• **WORK INSTRUCTION**: Copy all lines below exactly as written. Leave pictures out.

• **DATA PROVIDED**:
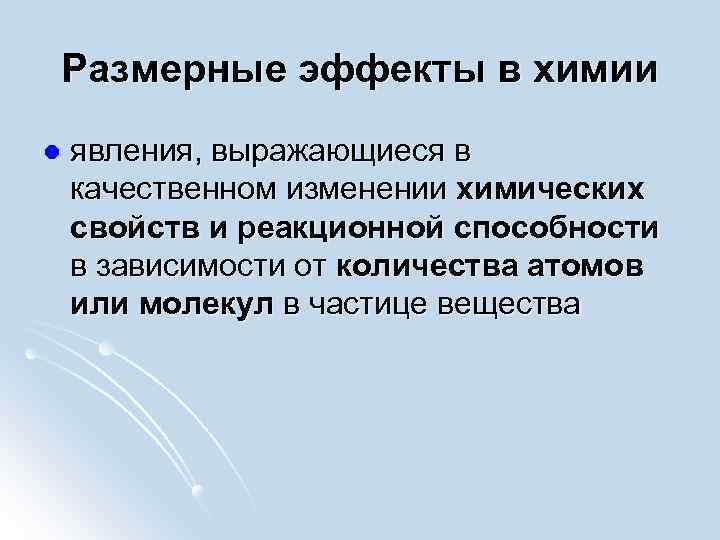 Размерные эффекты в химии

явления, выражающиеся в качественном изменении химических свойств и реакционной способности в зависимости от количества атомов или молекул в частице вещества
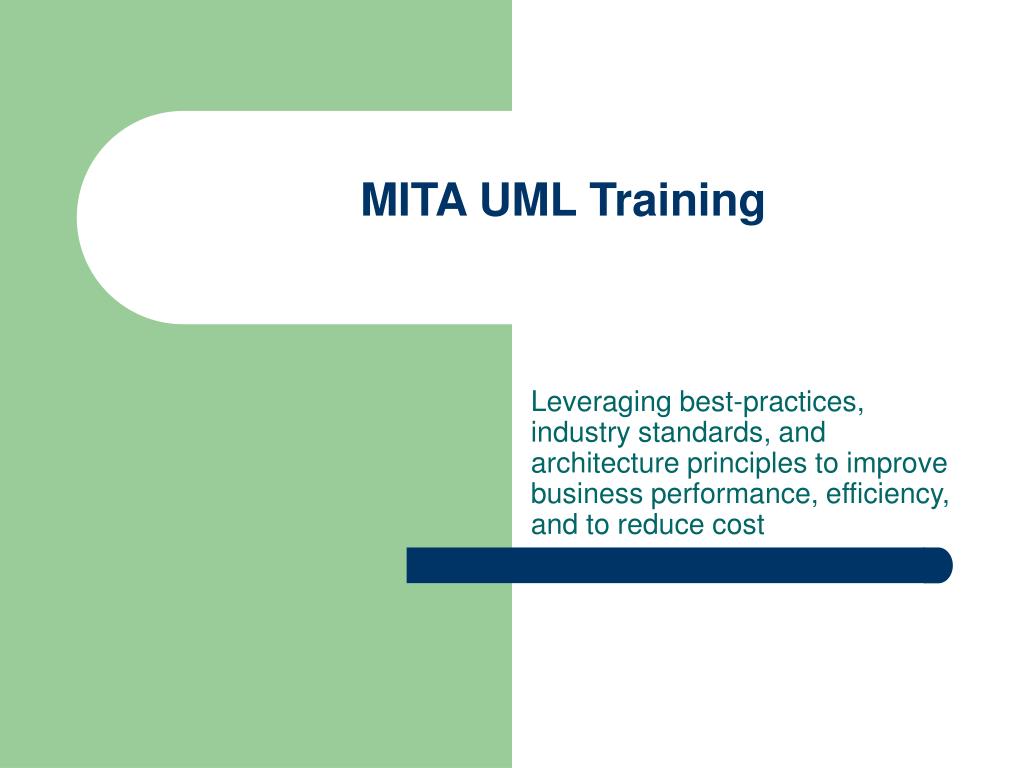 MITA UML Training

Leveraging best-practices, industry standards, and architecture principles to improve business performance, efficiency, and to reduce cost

• **ANSWER SPACE**:
 Размерные эффекты в химии

явления, выражающиеся в качественном изменении химических свойств и реакционной способности в зависимости от количества атомов или молекул в частице вещества
 MITA UML Training

Leveraging best-practices, industry standards, and architecture principles to improve business performance, efficiency, and to reduce cost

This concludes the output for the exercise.